## ABOUT THIS EXERCISE
Repeat exactly the lines running from the first line of the data to the line containing "水果刀具CAD图纸模型DIY激光线切割钳工手工机械制作艺术品缩略图", both ends included, and nothing else; drop the pictures.

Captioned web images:
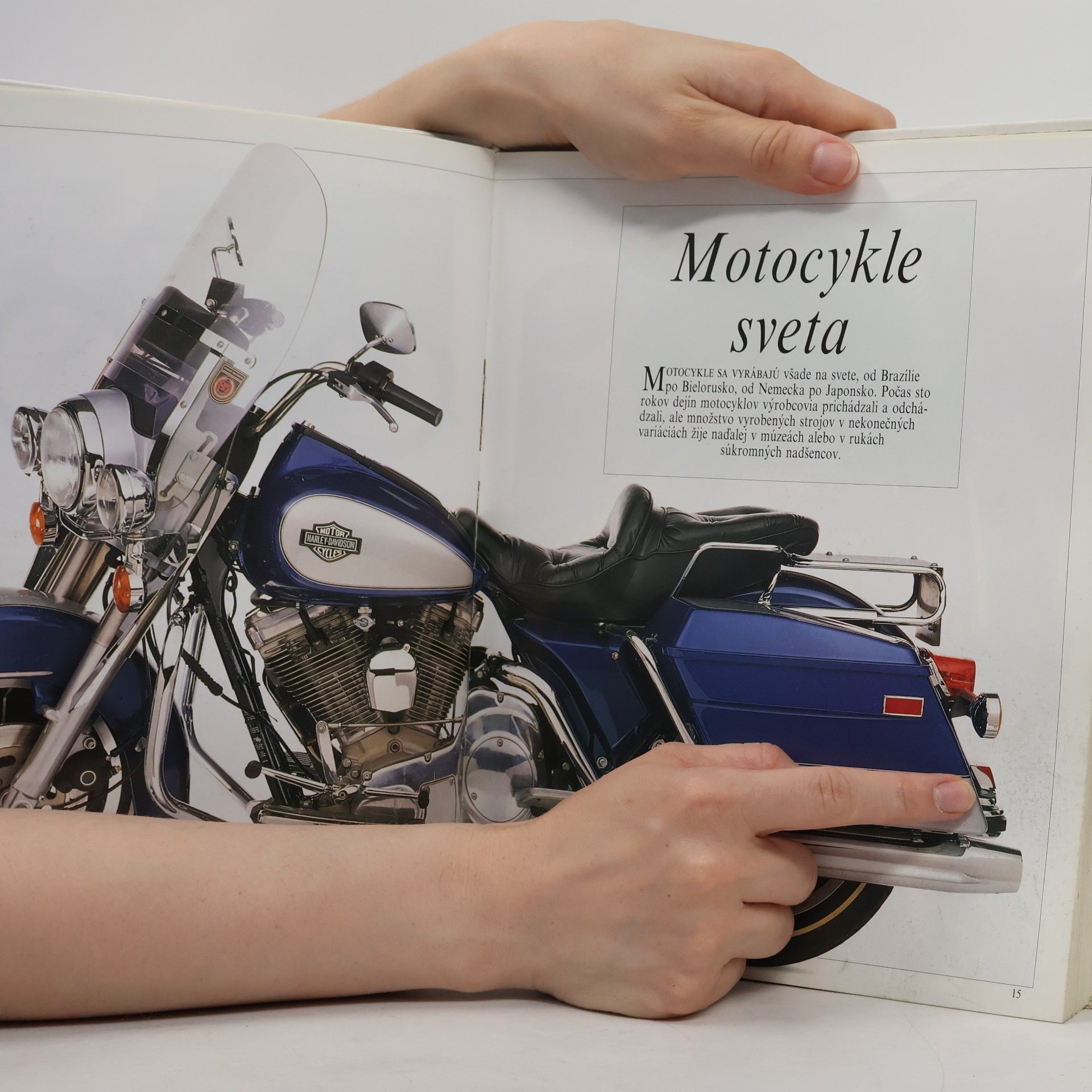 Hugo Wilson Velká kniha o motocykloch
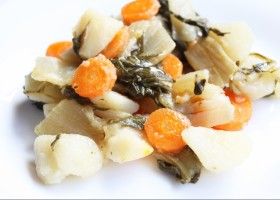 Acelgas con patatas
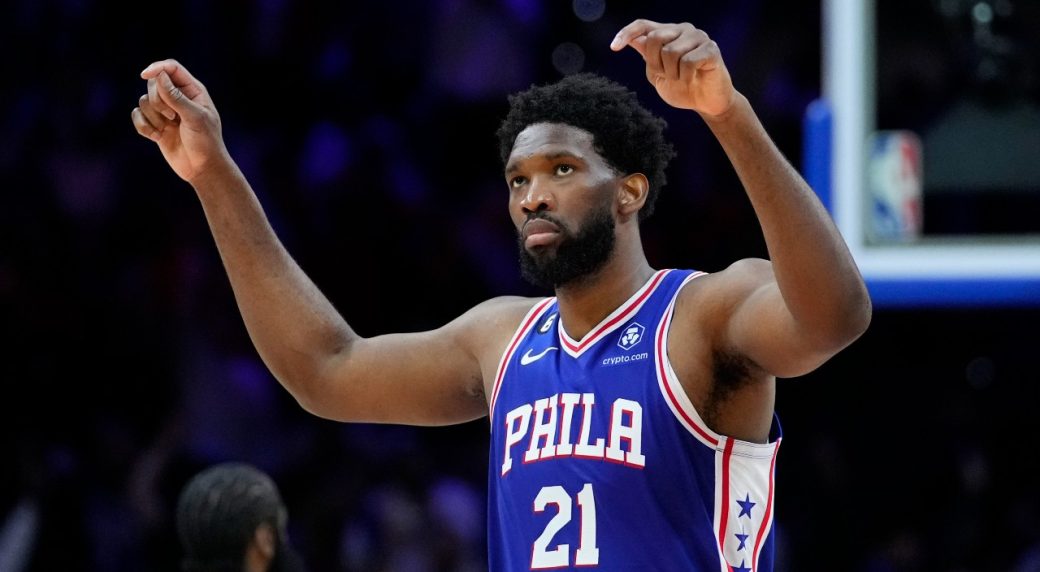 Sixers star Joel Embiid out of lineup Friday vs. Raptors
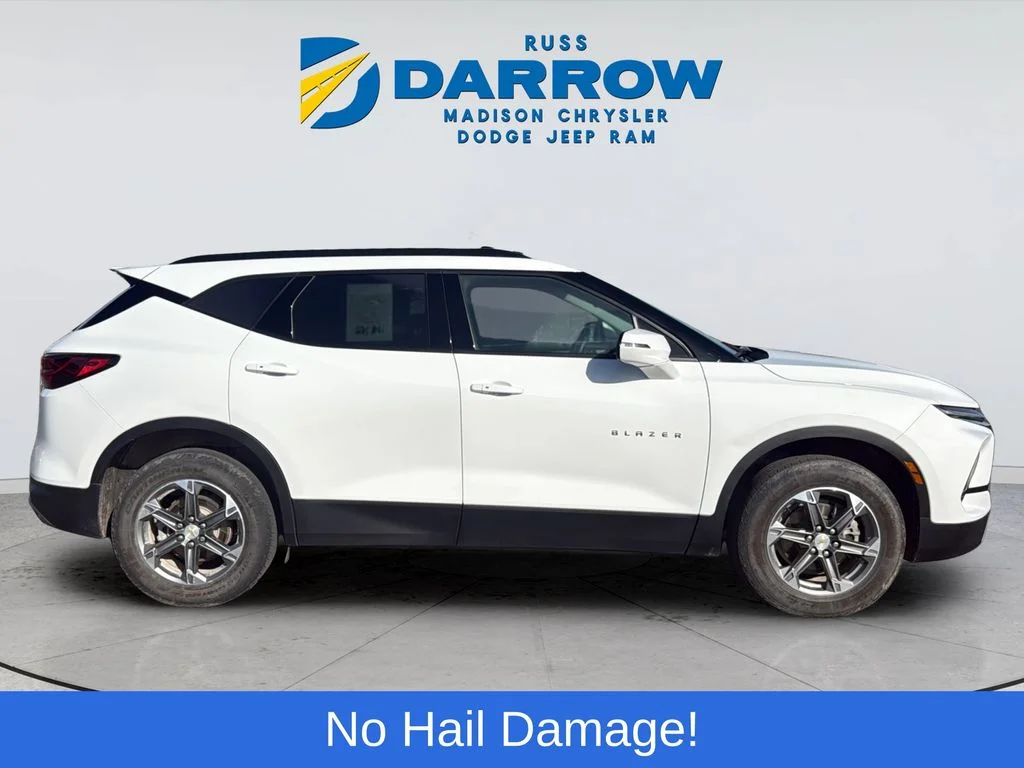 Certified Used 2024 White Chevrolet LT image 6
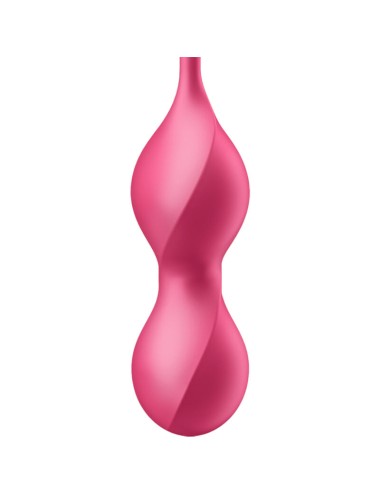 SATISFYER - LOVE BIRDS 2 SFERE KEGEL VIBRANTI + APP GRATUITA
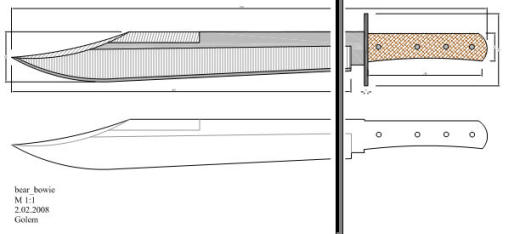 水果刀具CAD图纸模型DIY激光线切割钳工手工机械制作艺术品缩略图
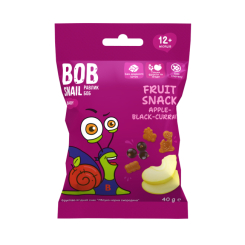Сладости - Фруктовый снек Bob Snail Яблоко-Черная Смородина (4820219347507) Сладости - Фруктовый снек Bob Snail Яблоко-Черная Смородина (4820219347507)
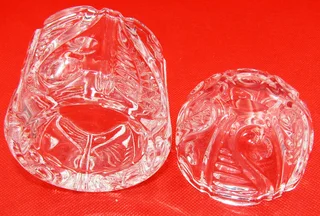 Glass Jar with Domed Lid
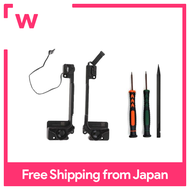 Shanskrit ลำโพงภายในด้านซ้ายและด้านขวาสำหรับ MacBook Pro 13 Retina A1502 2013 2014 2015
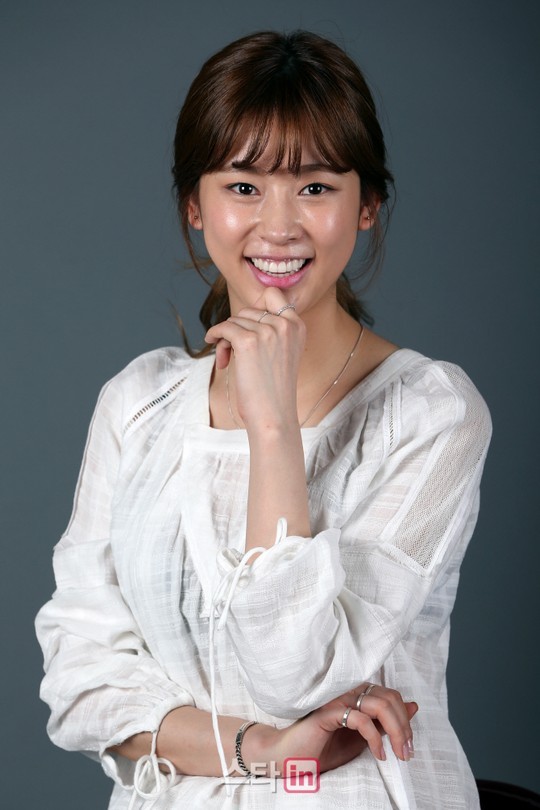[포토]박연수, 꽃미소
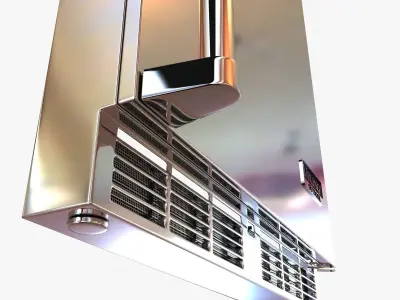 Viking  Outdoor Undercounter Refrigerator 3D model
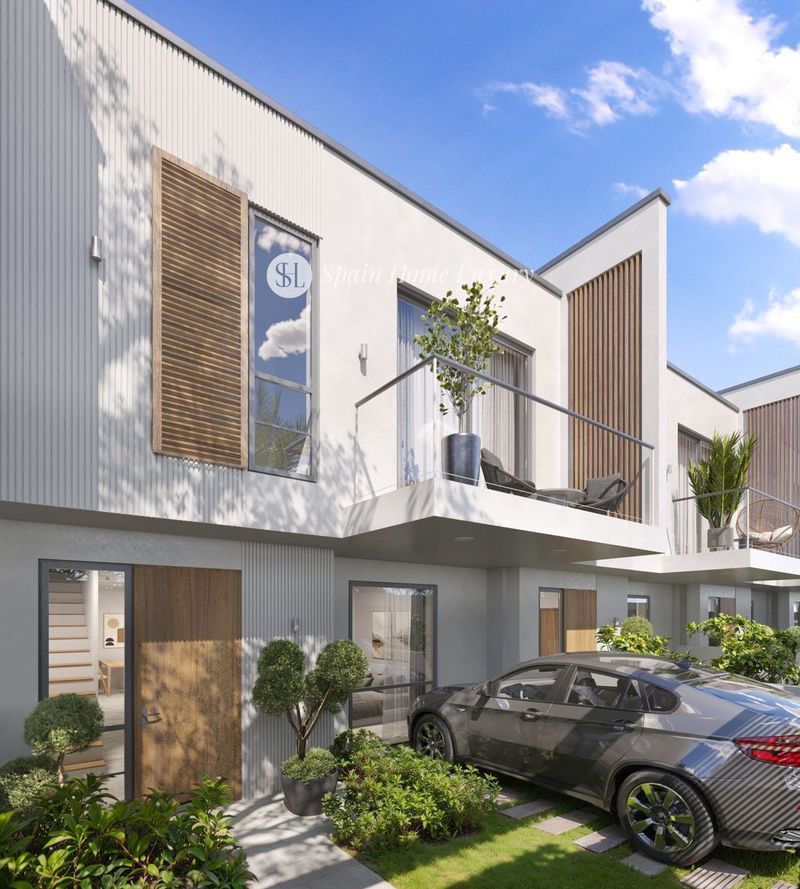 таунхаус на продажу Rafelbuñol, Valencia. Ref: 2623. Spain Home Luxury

## OUTPUT FOR THIS TASK
 Hugo Wilson Velká kniha o motocykloch
 Acelgas con patatas
 Sixers star Joel Embiid out of lineup Friday vs. Raptors
 Certified Used 2024 White Chevrolet LT image 6
 SATISFYER - LOVE BIRDS 2 SFERE KEGEL VIBRANTI + APP GRATUITA
 水果刀具CAD图纸模型DIY激光线切割钳工手工机械制作艺术品缩略图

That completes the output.